Design-wise, the WRX has always had a similar theme, and the current one has some small refinements. Subaru constantly changes its designs, probably more than any other company, sometimes tweaking several small things each model year. Over the years, the WRX has become softer and more understated in design, and that’s a good thing. It strikes a handsome profile, with very clean lines and deliberate intent. The slightly-flared fenders and more-aggressive fascias are a giveaway that this is the mid-grade WRX.

Hopping inside, the Recaro seats with their red trim are another nod to the extra performance you can expect from the 2.0-Liter turbocharged engine. With 268hp, there’s lots of motivation available for your right foot. It’s down a little on torque, but if you keep it up in the boost this thing is quite quick. Very welcome is the optional 6-Speed manual transmission. With so many companies ditching their manual versions, it’s nice to know Subaru is committed to keep one. It really does wake up the driving experience of the WRX, as we’ve tried them both.

Getting into a curvy road is what this car is all about, and this version didn’t disappoint.
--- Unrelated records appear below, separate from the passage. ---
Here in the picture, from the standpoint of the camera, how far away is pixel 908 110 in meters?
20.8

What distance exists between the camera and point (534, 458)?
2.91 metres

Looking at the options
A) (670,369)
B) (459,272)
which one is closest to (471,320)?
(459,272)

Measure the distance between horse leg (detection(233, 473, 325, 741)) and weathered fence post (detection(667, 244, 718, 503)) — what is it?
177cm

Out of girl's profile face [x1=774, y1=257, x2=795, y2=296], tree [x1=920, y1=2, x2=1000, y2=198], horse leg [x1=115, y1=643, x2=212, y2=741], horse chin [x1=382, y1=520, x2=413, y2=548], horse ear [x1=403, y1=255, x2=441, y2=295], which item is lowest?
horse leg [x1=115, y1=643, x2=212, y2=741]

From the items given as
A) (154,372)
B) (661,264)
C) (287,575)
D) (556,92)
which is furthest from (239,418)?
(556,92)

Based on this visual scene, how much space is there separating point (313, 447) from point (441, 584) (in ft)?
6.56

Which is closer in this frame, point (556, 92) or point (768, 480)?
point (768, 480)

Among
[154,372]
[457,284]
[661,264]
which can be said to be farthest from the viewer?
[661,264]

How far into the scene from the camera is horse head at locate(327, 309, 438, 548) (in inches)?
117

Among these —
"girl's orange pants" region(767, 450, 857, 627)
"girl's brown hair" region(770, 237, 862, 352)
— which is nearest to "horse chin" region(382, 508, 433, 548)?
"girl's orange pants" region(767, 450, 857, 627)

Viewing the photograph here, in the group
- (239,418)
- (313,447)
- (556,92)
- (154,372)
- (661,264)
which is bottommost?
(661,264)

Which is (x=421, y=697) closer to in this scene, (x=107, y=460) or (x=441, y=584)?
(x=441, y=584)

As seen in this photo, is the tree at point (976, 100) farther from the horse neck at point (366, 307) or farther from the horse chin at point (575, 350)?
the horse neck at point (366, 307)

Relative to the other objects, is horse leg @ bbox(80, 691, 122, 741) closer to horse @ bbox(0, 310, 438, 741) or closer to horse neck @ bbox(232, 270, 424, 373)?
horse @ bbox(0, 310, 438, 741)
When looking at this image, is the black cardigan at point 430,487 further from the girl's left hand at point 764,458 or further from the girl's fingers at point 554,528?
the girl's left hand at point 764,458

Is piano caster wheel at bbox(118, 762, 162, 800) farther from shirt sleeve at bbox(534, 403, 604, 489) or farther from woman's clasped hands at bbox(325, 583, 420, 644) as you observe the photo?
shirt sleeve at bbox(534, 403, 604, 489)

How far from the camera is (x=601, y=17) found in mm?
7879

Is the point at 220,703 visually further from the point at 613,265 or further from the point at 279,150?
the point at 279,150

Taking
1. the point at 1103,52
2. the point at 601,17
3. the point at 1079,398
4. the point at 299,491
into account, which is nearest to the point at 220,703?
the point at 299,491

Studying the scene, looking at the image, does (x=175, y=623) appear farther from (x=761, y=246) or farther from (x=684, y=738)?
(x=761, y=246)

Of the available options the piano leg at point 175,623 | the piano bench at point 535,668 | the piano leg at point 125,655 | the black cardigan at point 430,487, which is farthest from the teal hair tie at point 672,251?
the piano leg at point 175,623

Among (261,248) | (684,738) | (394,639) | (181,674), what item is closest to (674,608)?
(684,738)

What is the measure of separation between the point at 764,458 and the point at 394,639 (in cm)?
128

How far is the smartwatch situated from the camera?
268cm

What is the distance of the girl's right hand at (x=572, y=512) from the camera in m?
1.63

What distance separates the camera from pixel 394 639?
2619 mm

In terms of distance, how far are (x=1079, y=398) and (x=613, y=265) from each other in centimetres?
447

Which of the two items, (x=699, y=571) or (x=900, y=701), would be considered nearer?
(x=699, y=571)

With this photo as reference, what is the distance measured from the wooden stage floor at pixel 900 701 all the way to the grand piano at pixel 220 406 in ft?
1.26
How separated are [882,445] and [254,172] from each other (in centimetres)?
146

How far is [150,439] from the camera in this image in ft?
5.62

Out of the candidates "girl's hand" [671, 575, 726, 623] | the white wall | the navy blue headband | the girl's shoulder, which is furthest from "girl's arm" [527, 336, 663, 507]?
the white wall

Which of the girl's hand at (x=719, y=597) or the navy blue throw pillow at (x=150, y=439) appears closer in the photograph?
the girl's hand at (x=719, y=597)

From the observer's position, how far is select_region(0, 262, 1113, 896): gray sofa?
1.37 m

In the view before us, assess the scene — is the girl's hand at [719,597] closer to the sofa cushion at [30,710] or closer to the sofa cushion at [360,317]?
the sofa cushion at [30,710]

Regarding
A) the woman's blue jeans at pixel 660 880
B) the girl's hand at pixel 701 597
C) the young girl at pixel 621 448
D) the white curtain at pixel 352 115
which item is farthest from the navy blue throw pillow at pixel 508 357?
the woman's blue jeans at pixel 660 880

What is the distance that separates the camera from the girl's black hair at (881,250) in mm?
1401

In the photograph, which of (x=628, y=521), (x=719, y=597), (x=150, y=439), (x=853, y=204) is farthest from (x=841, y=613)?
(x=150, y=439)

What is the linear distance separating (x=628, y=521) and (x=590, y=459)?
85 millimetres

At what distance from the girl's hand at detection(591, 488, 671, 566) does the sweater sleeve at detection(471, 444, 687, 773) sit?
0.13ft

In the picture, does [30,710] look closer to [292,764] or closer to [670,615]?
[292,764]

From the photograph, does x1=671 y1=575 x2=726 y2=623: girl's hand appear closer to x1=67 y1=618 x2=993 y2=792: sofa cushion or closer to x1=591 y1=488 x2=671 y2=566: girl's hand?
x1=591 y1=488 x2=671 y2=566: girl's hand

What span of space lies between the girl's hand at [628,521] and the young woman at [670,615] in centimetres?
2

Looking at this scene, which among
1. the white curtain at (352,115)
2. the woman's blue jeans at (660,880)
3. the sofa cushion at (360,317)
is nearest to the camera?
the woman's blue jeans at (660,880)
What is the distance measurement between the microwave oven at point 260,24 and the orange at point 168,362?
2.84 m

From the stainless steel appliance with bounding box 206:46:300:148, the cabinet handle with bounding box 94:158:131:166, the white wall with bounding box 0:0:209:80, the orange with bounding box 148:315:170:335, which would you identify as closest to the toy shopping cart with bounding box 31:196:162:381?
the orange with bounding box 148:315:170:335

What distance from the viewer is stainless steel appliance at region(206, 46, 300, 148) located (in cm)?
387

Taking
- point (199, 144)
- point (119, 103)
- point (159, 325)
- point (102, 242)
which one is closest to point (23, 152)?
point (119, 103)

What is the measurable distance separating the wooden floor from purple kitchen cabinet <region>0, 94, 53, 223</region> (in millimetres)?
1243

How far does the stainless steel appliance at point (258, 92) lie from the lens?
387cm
The tires are a bit of a compromise, having a more all-season bias rather than all-out summer performance, but remembering the AWD reminds you that these tires will be better in all conditions. Almost more enjoyable in the snow/rain, the tires definitely suit the car.

Inside, the materials are a bit of a mixed bag. You can see the humble origins of the car in some of the panels, but the seats, steering wheel and some of the trims make up for it. The control systems definitely feel dated, and there’s a wide range of button styles/types in a wide range of locations, making ease of use a little less than perfect. These compromises do come with the benefit of very-affordable pricing, as you can get a Premium trim 6-Speed for around $26k, a real-performance car bargain.

Buyers of a WRX aren’t necessarily looking for the latest technology, or the prettiest interior. They want the all-weather performance, rugged good looks and value. And this latest WRX is the prettiest by far, both inside and out. Well, there are probably some bug-eye fans out there who would disagree, but overall this is a car we’re glad you can buy. Keep it up, Subaru!